- Date opened: 1989
- Location: Islamabad, Pakistan
- Land area: 725 acres

= Islamabad Zoo cum Botanical Garden =

The Islamabad Zoo cum Botanical Garden is a large zoo and botanical garden located in Islamabad, Pakistan. The concept of establishing the Zoo-Botanical Garden combination was integrated into Islamabad's Master Plan back in 1968. This facility holds the distinction of being the most expansive joint zoo and botanical garden in Pakistan.

==History==
In 1989, an expanse of 725 acres of land located in the Bani Galla region, spanning across four designated areas (Mohra Noor, Phulgran, Atthal, and Mallot) within Islamabad, was designated for the use of the Zoological Survey of Pakistan. This allocation was made in accordance with an agreement, and the Zoological Survey of Pakistan was granted physical possession of the land by the Capital Development Authority. Following a directive from the Chief Executive Secretariat in 2002, a comprehensive process to accurately demarcate the aforementioned land was set in motion. As part of this process, the Survey of Pakistan undertook the task of erecting a total of 160 boundary markers to define the limits of the 725-acre land parcel.

==Controversies==
In 2019, the Auditor General of Pakistan (AGP) has initiated an investigation into the Ministry of Climate Change's inability to create a botanical garden, despite having been granted ownership of 583 acres of land for this purpose nearly two decades ago.

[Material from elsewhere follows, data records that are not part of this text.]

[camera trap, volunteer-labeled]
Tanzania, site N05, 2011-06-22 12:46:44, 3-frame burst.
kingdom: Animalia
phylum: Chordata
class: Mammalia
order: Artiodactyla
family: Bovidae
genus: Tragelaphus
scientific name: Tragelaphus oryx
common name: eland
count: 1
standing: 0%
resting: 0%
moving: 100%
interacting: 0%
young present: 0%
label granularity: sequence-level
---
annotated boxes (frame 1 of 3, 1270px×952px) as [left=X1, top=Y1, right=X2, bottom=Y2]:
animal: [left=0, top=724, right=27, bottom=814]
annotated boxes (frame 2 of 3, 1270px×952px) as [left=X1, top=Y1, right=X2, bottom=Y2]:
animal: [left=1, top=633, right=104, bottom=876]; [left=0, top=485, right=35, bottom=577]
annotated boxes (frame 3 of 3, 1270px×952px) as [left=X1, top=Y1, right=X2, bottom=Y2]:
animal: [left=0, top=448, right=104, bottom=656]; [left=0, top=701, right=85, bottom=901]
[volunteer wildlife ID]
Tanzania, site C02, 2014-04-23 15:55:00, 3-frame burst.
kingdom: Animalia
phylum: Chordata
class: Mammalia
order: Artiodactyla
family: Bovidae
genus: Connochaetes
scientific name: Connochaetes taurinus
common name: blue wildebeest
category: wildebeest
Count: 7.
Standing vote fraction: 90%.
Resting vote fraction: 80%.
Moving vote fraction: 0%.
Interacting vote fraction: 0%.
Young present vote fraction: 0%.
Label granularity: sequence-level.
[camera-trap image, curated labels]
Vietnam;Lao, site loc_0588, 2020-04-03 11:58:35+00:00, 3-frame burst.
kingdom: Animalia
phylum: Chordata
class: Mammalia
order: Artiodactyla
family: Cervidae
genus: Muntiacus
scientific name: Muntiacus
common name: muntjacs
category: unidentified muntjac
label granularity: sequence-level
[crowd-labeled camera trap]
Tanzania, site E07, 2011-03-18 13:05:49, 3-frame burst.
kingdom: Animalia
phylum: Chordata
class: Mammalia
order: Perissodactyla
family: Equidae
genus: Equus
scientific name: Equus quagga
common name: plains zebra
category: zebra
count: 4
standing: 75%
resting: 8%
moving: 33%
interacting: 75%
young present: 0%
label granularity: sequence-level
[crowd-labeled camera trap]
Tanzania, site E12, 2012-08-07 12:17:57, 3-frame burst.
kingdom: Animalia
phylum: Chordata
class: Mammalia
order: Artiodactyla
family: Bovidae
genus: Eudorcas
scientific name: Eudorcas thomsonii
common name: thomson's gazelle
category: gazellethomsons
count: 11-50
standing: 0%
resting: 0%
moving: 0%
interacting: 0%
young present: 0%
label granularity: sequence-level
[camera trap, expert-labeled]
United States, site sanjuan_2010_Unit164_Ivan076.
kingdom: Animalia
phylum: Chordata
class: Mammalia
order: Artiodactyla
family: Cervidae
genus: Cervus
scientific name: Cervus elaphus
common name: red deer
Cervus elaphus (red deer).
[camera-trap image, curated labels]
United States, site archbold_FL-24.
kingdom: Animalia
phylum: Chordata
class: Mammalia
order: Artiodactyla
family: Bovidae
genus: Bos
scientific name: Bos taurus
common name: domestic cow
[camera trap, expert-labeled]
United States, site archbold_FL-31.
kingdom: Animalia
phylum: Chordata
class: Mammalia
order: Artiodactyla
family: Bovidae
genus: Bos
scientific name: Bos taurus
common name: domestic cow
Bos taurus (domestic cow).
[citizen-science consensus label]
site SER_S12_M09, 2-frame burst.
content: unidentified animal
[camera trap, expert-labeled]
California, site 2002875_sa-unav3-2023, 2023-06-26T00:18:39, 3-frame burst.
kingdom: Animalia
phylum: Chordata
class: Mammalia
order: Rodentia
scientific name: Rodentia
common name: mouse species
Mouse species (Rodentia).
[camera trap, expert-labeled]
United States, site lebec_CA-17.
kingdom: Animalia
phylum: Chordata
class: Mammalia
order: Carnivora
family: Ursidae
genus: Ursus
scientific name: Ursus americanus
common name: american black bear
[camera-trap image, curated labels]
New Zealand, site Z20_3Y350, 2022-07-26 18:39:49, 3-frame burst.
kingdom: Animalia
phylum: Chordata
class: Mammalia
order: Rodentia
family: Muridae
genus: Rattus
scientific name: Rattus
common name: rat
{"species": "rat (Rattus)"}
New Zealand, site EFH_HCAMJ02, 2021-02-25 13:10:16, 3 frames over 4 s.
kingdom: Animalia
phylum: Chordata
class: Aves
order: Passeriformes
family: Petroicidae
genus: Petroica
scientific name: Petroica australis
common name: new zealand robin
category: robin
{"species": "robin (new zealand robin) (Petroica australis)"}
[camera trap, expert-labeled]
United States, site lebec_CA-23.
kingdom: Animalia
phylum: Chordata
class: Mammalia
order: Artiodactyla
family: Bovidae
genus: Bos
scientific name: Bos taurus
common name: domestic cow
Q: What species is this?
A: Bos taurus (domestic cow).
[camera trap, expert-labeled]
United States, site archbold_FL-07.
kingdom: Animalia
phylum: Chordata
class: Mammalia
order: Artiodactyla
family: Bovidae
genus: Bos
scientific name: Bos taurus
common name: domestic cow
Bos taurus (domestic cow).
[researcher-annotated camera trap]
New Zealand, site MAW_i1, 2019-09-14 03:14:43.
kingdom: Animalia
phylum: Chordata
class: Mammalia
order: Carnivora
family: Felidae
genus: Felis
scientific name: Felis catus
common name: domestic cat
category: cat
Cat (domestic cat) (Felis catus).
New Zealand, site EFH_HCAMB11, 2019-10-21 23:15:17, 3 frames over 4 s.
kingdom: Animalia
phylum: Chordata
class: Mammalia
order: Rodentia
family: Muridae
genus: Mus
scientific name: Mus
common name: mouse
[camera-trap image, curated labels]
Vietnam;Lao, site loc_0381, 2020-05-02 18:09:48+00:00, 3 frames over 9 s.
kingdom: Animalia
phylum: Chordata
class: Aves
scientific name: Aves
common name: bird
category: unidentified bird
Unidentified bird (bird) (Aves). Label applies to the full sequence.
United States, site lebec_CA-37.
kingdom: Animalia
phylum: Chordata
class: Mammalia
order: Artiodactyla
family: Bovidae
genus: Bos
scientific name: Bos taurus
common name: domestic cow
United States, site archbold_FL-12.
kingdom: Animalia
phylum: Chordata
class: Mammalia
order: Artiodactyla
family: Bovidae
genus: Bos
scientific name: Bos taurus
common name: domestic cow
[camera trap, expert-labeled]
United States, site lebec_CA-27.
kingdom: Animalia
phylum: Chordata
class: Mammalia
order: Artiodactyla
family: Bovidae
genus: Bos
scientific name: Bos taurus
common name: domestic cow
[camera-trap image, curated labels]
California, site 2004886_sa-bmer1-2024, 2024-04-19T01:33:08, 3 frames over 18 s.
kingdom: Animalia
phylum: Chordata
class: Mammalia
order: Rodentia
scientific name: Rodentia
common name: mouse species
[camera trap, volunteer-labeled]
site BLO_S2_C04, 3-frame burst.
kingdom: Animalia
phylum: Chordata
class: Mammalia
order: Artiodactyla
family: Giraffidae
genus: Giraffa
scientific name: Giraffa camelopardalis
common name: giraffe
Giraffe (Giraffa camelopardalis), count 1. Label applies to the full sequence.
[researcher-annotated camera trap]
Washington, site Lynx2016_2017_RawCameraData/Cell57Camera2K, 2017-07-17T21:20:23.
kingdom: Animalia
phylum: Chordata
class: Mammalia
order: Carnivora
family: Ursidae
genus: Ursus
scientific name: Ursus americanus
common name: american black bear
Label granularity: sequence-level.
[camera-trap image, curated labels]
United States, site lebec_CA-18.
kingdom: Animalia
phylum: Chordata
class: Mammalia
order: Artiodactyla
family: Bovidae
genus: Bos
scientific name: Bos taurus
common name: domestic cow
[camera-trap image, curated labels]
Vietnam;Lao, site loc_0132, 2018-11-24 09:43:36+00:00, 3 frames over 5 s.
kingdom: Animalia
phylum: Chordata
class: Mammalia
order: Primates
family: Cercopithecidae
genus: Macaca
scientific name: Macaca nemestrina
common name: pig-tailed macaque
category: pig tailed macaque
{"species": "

In May 2022, satellite imagery unveiled a substantial area of the safeguarded Zoo-cum-Botanical Garden adjacent to Bhara Kahu had been illicitly seized by private developers. The available information indicates that these private builders took down pillars originally set up for constructing residential buildings, evidently driven by financial motives. As the government had previously erected a total of one hundred and sixty boundary pillars with the intention of safeguarding the 725-acre expanse of the Zoo-cum-Botanical Garden.